[Text section Boundary: Start]
All panels exhibit the unfolded SFS (i.e., constructed using the derived alleles) of intronic sites. (A) Fit of mutational models to observed SFS. The x-axis shows previously estimated de-novo germ-line mutation rates [45]. These data illustrate that the fraction of rare variants is strongly negatively correlated with germ-line mutation rates. Lines show expectations under various mutational models: yellow—infinite sites model (SFS independent of mutation rate); teal—Jukes Cantor finite-sites model; red—Jukes-Cantor model with within-mutation-type variation (i.e., variation beyond mutation rate heterogeneity due to the type of mutation in sequence). (B) SFS subsampling and the effect of mutation rate. Dots show the fraction of rare variants in the full sample SFS of the European population in ExAC. Lines show the expected fraction of rare variants after subsampling to smaller numbers of individuals. In large samples, the SFS of CpG and non-CpG sites are very different. In smaller samples, these differences shrink. In the shaded region, the trend across mutation types is changed (the inflection point is indicated by an arrow); with these sample sizes, CpG transitions exhibit more rare variation than non-CpG transitions.
Fig 5.
(A) Some mutation types accumulate in a roughly constant yearly rate across different primate lineages. For these mutation types the expected number of substitutions on an evolutionary branch is proportional to the branch length in years (pink). The yearly rates of other substitution types (blue) depends on various life-history traits like generation times (“generation time effect”). As a result, the composition of substitution types in a lineage depends on lineage-specific traits like generation times; this is illustrated by the blue to pink ratio, which differs across lineages. (B) Model-based expectations for the distribution of mutation rates at substituted-species sites. These results were computed using a theoretical model and a set of realistic parameters. At substituted species sites, we expect a distribution skewed towards higher mutation rates compared to random sites, or to random polymorphic sites. In addition, the distribution of mutation rates is skewed towards higher mutation rates for substituted-species with longer generation times; for the primates we considered in this work, this would imply higher mutation rates for more closely-related substituted-species. (C) CpG transitions enrichment is a strong predictor of cSFS skewness in real data.
Fig 6.
Depletion of rare variants is correlated with relatedness to substituted species.
[Text section Boundary: End]
[Source information Boundary: Start]
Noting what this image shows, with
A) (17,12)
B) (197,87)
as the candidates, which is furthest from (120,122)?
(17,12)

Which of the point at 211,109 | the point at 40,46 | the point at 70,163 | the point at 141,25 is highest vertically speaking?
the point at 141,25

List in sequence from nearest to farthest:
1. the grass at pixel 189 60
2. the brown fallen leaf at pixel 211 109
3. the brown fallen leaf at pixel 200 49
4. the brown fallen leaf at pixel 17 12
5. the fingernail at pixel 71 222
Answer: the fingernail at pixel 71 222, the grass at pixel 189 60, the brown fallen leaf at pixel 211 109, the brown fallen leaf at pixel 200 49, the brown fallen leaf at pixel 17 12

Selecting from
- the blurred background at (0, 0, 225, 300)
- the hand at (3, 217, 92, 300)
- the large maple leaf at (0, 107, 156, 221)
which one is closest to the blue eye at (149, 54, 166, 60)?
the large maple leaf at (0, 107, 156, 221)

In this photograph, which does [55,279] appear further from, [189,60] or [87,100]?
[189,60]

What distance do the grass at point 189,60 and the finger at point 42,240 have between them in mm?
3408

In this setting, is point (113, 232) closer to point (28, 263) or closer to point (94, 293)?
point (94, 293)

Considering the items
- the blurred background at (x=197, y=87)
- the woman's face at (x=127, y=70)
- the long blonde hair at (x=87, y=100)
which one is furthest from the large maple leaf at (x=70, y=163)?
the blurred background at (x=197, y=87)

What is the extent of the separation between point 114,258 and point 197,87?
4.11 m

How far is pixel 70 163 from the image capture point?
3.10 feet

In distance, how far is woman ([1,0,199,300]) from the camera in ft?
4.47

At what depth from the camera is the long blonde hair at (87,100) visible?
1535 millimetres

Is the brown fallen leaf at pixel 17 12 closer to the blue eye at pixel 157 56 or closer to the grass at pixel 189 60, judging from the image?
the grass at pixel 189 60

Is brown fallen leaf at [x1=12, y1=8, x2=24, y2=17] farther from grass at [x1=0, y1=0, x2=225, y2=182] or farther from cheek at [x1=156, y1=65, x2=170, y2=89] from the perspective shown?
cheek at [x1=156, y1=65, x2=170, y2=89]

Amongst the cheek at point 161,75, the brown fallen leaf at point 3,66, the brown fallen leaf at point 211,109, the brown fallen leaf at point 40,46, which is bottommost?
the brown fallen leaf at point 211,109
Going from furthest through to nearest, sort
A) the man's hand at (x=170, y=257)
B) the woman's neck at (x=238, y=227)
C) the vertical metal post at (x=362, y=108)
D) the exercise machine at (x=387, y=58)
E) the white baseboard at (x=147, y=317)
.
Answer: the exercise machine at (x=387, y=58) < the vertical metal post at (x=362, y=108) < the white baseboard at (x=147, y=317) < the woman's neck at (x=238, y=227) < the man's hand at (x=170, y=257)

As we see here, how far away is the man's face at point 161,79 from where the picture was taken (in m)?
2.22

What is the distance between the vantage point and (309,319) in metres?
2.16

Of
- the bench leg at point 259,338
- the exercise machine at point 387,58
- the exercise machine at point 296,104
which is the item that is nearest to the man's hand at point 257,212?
[Source information Boundary: End]
:: Task objective ::
In the figure captions, which color line shows the Jukes Cantor finite-sites model?

:: Exercise output ::
Teal